The results about Markov chains were extended to Markov chains with rewards. The use of reward functions (or cost functions) provides a systematic way to approach a large class of problems ranging from first-passage times to dynamic programming. For unichains, the key result here is Theorem 3.5.2, which provides both an exact expression and an asymptotic expression for the expected aggregate reward over n stages. Markov chains with rewards and multiple recurrent classes are best handled by considering the individual recurrent classes separately.

Finally, the results on Markov chains with rewards were used to understand Markov decision theory.
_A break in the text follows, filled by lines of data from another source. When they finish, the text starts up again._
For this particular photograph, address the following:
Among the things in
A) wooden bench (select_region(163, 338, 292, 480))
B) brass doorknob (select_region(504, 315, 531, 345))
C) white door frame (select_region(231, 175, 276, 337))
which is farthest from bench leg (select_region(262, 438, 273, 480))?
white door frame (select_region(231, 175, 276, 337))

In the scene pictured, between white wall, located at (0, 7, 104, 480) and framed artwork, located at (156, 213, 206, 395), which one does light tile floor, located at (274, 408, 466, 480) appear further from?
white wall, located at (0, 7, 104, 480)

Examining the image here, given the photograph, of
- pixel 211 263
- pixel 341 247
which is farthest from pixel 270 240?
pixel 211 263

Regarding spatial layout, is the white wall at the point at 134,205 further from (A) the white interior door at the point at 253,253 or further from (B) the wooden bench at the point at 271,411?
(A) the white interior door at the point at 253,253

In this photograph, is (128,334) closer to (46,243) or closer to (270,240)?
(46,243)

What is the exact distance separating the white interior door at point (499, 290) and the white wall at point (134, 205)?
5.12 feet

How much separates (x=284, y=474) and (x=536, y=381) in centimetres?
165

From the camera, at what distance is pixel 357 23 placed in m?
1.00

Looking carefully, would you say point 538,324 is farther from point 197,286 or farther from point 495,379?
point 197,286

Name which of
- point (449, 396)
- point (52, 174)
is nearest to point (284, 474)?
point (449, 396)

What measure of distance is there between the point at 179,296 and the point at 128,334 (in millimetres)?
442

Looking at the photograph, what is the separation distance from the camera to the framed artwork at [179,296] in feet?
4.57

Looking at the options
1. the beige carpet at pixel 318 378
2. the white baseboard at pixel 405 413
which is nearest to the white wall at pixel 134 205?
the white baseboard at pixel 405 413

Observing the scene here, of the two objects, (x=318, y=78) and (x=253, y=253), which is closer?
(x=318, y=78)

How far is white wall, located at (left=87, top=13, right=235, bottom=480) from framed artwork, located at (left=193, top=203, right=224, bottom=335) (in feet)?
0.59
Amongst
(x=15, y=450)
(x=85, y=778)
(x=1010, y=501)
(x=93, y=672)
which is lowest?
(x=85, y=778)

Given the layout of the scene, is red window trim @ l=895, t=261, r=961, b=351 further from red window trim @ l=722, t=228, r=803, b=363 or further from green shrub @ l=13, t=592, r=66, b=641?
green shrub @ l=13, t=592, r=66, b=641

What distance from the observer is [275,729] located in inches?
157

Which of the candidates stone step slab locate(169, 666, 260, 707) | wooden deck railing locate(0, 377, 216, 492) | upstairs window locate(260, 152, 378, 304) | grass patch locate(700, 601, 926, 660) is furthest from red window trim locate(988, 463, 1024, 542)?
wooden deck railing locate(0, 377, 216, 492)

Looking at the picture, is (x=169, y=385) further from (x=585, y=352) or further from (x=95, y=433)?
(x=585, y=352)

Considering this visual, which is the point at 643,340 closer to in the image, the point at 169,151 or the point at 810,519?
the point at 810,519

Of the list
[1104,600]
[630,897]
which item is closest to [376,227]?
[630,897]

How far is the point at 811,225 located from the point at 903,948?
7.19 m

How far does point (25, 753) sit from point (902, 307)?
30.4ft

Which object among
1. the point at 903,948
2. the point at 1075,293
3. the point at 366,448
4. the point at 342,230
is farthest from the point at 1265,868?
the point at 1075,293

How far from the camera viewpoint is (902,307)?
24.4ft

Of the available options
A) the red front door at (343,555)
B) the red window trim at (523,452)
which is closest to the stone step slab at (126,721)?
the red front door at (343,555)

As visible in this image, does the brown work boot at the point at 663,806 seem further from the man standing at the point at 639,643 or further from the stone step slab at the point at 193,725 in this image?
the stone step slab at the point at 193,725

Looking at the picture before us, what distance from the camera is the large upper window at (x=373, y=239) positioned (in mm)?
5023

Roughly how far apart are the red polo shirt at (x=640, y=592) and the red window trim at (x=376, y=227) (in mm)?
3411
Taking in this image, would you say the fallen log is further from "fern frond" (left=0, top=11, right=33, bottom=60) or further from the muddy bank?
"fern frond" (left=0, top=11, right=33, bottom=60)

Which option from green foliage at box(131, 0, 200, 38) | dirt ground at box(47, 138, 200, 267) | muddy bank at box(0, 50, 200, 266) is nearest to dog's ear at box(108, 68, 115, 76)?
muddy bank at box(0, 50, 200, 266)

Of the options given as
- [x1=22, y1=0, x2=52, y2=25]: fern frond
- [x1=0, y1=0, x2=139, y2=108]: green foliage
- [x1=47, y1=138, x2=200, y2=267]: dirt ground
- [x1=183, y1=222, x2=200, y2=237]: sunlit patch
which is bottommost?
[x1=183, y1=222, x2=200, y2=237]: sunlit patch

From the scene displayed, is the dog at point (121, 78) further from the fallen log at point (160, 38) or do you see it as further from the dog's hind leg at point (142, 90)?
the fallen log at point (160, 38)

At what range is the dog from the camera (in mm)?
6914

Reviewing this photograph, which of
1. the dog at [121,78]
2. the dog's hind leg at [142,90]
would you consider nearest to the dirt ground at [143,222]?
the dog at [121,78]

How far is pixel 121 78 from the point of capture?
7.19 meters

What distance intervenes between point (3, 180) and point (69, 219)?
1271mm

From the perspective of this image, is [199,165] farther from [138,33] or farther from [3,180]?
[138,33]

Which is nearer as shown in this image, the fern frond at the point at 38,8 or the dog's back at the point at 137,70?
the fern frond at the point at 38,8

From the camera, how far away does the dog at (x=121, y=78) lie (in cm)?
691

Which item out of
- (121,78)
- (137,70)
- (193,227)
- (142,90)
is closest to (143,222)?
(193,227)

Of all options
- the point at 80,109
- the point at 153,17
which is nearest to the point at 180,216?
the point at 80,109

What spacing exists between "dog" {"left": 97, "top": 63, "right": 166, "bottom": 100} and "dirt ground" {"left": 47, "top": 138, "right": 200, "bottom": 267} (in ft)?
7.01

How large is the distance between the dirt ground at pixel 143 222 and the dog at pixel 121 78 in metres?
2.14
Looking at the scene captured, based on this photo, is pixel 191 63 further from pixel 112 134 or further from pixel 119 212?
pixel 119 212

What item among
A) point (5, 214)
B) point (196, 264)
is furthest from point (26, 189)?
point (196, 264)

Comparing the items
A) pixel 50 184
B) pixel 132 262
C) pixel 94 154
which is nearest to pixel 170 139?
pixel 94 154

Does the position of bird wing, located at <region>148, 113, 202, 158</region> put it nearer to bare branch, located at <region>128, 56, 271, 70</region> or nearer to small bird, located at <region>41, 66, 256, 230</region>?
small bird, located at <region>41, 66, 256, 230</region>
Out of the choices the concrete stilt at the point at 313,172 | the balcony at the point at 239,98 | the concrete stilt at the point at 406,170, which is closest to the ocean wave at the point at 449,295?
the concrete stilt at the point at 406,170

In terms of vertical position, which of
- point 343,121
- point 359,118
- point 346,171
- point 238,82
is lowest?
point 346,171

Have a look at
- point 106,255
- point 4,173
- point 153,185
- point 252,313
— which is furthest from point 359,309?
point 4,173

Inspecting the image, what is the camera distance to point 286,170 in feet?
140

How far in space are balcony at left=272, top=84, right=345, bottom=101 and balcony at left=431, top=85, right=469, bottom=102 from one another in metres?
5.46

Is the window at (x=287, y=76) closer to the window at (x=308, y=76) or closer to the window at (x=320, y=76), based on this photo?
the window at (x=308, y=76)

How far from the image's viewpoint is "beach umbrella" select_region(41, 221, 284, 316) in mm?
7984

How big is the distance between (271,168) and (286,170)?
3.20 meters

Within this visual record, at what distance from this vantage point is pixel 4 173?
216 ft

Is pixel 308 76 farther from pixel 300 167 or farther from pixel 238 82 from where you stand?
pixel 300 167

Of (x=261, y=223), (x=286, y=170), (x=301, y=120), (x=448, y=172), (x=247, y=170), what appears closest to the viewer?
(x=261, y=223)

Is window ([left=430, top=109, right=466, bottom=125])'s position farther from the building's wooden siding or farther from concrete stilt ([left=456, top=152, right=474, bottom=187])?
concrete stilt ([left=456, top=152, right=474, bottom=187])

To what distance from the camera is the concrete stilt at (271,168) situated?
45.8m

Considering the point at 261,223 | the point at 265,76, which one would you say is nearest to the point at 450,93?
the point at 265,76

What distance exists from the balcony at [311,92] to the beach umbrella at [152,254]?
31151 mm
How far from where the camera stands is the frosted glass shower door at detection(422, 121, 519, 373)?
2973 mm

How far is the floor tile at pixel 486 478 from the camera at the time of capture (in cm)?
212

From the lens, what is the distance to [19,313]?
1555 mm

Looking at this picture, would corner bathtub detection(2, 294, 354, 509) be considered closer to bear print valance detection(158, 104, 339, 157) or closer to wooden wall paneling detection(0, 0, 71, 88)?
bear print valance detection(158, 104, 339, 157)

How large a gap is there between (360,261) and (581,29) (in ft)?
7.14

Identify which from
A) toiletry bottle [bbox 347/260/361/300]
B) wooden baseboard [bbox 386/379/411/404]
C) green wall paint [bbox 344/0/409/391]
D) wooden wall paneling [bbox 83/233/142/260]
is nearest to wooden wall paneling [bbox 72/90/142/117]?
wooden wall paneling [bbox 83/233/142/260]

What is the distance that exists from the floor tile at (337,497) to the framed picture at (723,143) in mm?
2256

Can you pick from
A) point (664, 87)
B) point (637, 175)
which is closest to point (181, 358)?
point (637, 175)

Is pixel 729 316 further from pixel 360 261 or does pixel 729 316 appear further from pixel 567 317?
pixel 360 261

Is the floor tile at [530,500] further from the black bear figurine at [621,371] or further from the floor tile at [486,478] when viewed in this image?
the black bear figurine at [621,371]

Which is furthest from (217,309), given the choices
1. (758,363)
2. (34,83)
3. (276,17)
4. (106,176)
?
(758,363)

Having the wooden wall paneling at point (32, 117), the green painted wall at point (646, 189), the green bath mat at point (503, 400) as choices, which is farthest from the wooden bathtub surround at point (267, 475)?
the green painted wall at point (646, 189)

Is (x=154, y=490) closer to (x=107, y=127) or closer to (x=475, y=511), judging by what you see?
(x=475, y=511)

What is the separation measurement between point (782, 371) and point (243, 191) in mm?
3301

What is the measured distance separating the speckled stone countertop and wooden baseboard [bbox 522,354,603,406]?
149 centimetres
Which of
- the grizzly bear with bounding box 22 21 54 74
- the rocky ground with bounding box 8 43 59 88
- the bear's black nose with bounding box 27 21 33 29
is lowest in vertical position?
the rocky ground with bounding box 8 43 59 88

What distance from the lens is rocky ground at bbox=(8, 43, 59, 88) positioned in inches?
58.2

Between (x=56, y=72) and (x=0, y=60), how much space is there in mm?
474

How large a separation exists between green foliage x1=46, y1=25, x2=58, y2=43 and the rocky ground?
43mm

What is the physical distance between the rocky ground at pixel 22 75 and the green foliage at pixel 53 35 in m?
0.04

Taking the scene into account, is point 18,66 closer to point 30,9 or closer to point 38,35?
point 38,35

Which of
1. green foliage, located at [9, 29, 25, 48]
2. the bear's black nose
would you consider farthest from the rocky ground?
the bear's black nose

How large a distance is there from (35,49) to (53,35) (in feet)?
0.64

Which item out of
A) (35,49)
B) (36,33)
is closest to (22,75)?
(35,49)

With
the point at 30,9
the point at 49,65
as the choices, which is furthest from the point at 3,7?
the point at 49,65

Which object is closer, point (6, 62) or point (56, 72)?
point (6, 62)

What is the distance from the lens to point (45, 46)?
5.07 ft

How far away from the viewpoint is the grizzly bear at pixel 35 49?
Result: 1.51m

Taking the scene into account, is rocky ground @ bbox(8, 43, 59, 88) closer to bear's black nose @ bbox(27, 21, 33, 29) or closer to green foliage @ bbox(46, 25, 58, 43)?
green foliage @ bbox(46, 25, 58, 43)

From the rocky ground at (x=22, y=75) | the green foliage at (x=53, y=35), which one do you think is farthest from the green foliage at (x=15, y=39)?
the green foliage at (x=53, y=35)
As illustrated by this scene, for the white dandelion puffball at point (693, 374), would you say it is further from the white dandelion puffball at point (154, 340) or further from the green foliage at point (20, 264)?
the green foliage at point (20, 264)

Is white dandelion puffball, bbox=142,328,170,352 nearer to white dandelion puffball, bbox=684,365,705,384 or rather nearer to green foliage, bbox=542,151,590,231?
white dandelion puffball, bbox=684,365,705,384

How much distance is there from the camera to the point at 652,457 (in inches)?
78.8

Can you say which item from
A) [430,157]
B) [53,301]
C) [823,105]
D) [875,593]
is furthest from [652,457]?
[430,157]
The Bellman dynamic programming algorithm was developed, and the policy improvement algorithm was discussed and analyzed. Theorem 3.6.2 demonstrated the relationship between the optimal dynamic policy and the optimal stationary policy. This section provided only an introduction to dynamic programming and omitted all discussion of discounting (in which future gain is considered worth less than present gain because of interest rates). The development was also restricted to finite-state spaces.

For a review of vectors, matrices, and linear algebra, see any introductory text on linear algebra such as Strang [19]. For further reading on Markov decision theory and dynamic programming, see Bertsekas, [3]. Bellman [1] is of historic interest and quite readable.